Limitations & Future Work

  • The current approach operates at the single-Gaussian level and does not model inter-Gaussian relationships; scaling to scene level requires permutation-invariant attention mechanisms.
  • Submanifold field discretization introduces a resolution–efficiency trade-off (\(P=144\) is empirically optimal).
  • M-Dist, being based on optimal transport, incurs higher computational cost than \(L_2\).
  • Only reconstruction, embedding quality, and unsupervised clustering are demonstrated; integration with a complete generative pipeline (diffusion / flow matching) remains to be explored.
  • Temporal extension to dynamic scenes (4D GS) is not investigated.
  • vs.
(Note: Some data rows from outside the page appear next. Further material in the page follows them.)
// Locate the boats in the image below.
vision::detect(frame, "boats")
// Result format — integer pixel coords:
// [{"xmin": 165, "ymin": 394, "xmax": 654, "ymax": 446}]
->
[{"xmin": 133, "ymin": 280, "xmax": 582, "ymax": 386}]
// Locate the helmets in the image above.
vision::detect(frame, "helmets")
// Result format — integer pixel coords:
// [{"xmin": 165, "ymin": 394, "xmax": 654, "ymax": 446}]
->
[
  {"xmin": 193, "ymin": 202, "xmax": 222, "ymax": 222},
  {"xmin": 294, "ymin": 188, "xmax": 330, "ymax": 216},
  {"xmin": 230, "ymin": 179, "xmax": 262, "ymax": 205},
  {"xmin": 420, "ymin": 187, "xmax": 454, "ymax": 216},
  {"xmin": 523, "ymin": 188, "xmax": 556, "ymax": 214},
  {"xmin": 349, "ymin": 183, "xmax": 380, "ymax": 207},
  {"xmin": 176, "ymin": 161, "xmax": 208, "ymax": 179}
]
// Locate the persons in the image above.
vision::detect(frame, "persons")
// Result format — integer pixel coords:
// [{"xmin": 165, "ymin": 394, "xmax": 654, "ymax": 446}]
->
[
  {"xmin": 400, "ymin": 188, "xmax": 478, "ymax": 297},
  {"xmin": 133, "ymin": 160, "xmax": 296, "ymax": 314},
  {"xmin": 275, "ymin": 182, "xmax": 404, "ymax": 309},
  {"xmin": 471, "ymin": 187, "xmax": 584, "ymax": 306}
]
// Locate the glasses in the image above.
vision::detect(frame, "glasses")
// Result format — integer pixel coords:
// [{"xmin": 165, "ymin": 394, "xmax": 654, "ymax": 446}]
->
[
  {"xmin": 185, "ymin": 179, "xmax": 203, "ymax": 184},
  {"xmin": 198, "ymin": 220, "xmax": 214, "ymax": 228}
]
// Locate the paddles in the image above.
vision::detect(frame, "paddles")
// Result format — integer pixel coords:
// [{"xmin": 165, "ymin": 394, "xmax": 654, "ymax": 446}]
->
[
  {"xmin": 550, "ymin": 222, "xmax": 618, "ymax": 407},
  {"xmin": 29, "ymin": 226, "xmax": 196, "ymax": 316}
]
Direct Parameter Regression (pixelSplat, MVSplat): These methods train networks to directly output \(\boldsymbol{\theta}\); this paper identifies a fundamental deficiency at the representation level.
  • vs. 3DGS Generation (DiffGS, GaussianDiffusion): Performing diffusion in parameter space could benefit from a switch to the submanifold field space, yielding a smoother latent space.
  • vs. 3DGS Compression (HAC, CompGS): Compression methods reduce the number of parameters, while the submanifold field improves parameter quality—the two approaches are orthogonal and can be combined.

Rating

  • Novelty: ⭐⭐⭐⭐⭐ First systematic diagnosis of defects in 3DGS parameter representations, with a theoretically guaranteed unique alternative representation.
  • Experimental Thoroughness: ⭐⭐⭐⭐ Rigorous controlled variables; multi-angle validation via quaternion negation, cross-domain, and GNF experiments is convincing.
  • Writing Quality: ⭐⭐⭐⭐⭐ A complete logical chain from definitions → propositions → proofs → experiments; problem motivation is articulated with exceptional clarity.
  • Value: ⭐⭐⭐⭐⭐ Provides foundational guidance for all learning systems built on 3DGS parameters.